We will investigate the recent announcement of FedNow, a Federal Reserve instant payments service. We will elucidate what I see are the 7 key pillars that make up the CBDC system. In doing so we can watch how the process is unfolding with open eyes, and not be led astray into uninformed opinions. There is a global financial revolution occurring and we would do well to recognise it as it unfolds.
This article is a deep dive into CBDCs as they stand in Spring 2023, but also a launching off pad for deeper and more detailed researches on the topic.
On March the 10th of 2023 the United States Federal Reserve announced the new stage of its FedNow instant payments system. They intend to launch the system in July following a period of certification from April.
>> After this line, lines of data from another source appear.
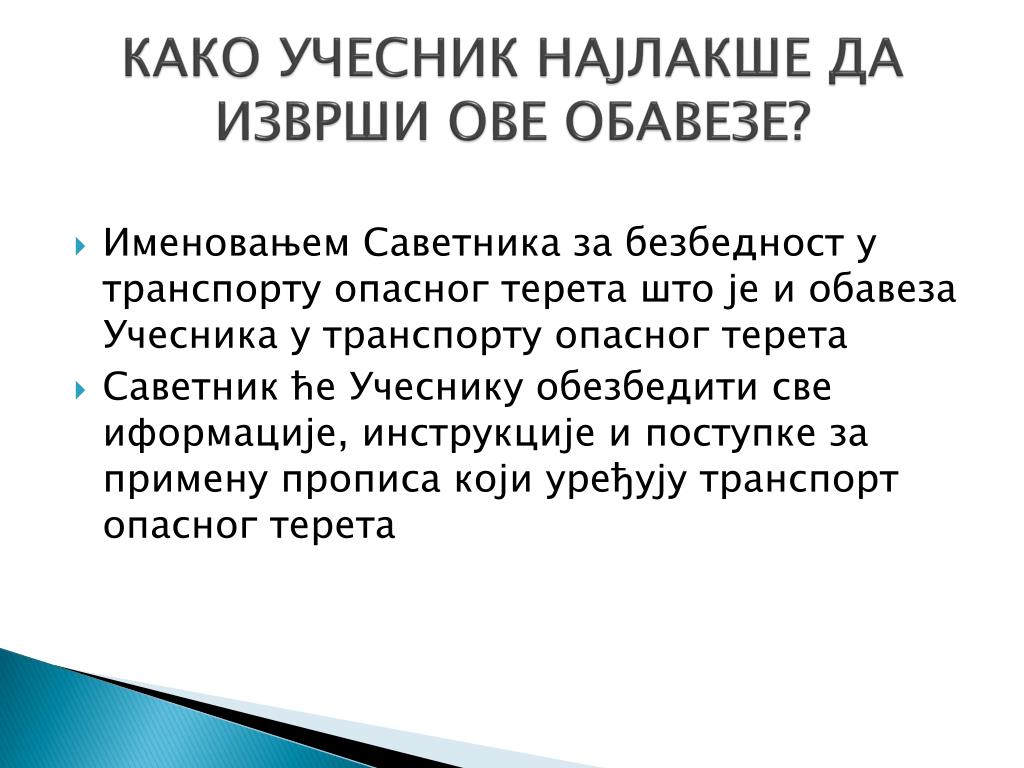 КАКО УЧЕСНИК НАЈЛАКШЕ ДА ИЗВРШИ ОВЕ ОБАВЕЗЕ?

Именовањем Саветника за безбедност у транспорту опасног терета што је и обавеза Учесника у транспорту опасног терета

Саветник ће Учеснику обезбедити све иформације, инструкције и поступке за примену прописа који уређују транспорт опасног терета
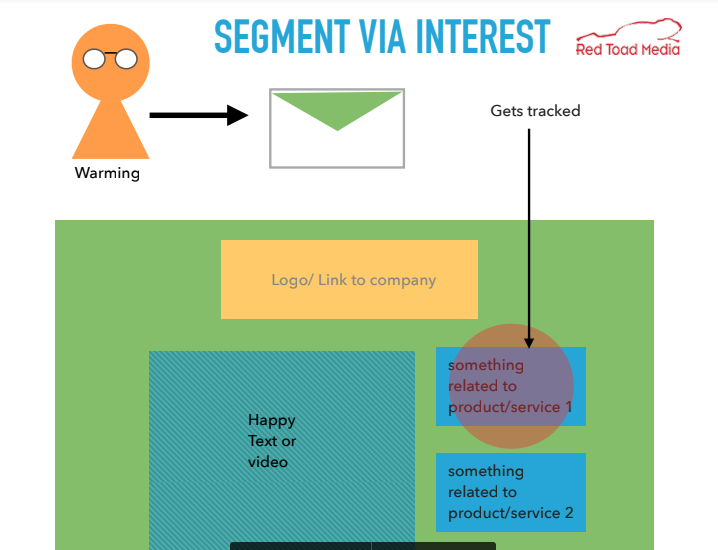 SEGMENT VIA INTEREST

Red Toad Media

Warming

Gets tracked

Logo/ Link to company

Happy Text or video

something related to product/service 1

something related to product/service 2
Although originally announced in 2019, this latest decree has caused a real stir in alternative media and crypto space, with many critics expressing a growing concerns about an emergent banking system, one based on CBDCs – Central Bank Digital Currencies. In this article we will journey through the landscape of modern currency innovations to investigate how far along the road to a CBDC system we are and what it might look like. We will also evaluate the claims by both central bank proponents and opponents. Along the way I will attempt to define as many of the terms in use to make clear what is often an obscure subject for the regular citizen.
We might as well start with a broad definition of a CBDC. A Central Bank Digital Currency is a digital central bank liability. A central bank is a nominally private institution. It is usually not directly a facet of the government – though still a national institution – and it controls a nation’s currency. The decisions it makes can fundamentally change the lives of many millions, and transform the political economy literally overnight. They decide how much and when to print a currency as well as the rate at which the currency inflates or deflates by setting interest rates. The central bank for America is known as the Federal Reserve Bank, and it was inculcated on Jekyll island in 1910 by a shady group of financial elites. That however is a story for another time.
What these central banks now propose in 2023 is a digital system, entirely based on computer networks, of liabilities and transfers. Liabilities by the way are simply debts or contracts – ‘I promise to pay the bearer of this note X or Y’. Originally these central bank liabilities were redeemable into real world assets like gold or silver, but steadily through the 20th century they found that they could slip out of this shackle. When Nixon decided to ‘temporarily pause’ the ability to convert dollars to gold in 1971, it signalled the end of the era of asset backed liabilities into the pure fiat system of today. A digital liability, a CBDC, would be a step further on this path; not backed by land, metal or any asset but simply backed by the word of an institution – ‘It is worth a Dollar because we say so’.